Built 26 years before the debut of the Moog, only 600 Ondiolines were ever made, with a little under 100 still in existence today. This is where Gotye comes in.
“Through the natural energy of entropy, and the passing of people’s spirits and lives that some things get unfairly forgotten, and some things are worth going back to and worth celebrating” - DeBacker
The Possibility?
It took 5 years for Wally DeBacker (Gotye) to come across an Ondioline, which then took a further year to restore back to working condition.
Over the last couple of years, DeBacker has taken the instrument on the road with his Ondioline Orchestra, playing homage to both the instrument itself, and its closest friend in Perrey, who passed away in 2016. DeBacker shares in the philosophy of pushing the boundaries of music in a way that still remains accessible to ears; his discography is a subtle critique of the accepted tone colours amid popular music, by subverting more unique sounds and samples into conventional structures, tricking the ear into hearing something familiar. It’s almost a subconscious invitation to explore what is really going on, those with an inquisitive ear have the opportunity to delve deeper to find where these sounds are coming from (fences, whales, trains, traditional Taiwanese folk samples, Turkish drum loops, etc.), and from there are introduced into the themes of the avant-garde which DeBacker employs. Challenging the critical listener, without the violence often associated with more overt expressions of the avant-garde.
Running with this philosophy, one shared with Perrey, it could be argued that DeBacker has given the Jenny, Perrey and Ondioline trio the opportunity to be recognised as a part of the movement. By bringing attention to a “relic of long-gone possibility” what we are left with is a perfect example of a true inside outsider, an identifying dichotomy of avant-garde; knowing the rules before you break them sort of idea, challenging what had been before, by pursuing what may come after.

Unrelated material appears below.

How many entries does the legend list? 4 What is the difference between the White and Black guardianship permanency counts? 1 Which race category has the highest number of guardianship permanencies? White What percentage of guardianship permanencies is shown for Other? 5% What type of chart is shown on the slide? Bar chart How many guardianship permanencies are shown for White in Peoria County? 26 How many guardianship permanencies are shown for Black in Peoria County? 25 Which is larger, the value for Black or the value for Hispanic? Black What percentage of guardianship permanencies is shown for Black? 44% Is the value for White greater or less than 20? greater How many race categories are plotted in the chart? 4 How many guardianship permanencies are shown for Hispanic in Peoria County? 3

“You know, the Ondioline, is very rare”.
An Argument in Poor Taste?
But we are still pushing a square peg through a round hole — rarity doesn’t equate to the avant-garde. Whilst the Ondioline Orchestra is ultimately a celebration of work, it brings it back into a conversation, essentially validated by a known name, allowing the challenges to begin. Almost Berkeley-esque, in that if a tree falls with nobody around to hear it, does it make a sound. In the same way that the avant-garde values provocation and questioning norms, if nobody hears it, if it is that rare, how then might it become included within the musical avant-garde?
Well through its resurrection in DeBacker’s projects, unreleased work is now available, translated instruction manuals are also available, Ondiolines are getting restored… perhaps now is the time we will start discussing, and being challenged, years after the fact.
“You have different periods and different technologies and see what happens when you bring those things together” - DeBacker
If the role of the avant-garde is to challenge traditional understandings of what music can be, delivering the shock of the new, perhaps the Ondioline and its partnerships with both Perrey and DeBacker outline two different tales; one being the ability to grow into the avant-garde, and the other being its ability to be expressed in an unfettered frivolity and joy. The challenge of the avant-garde is not always so violent to the ear.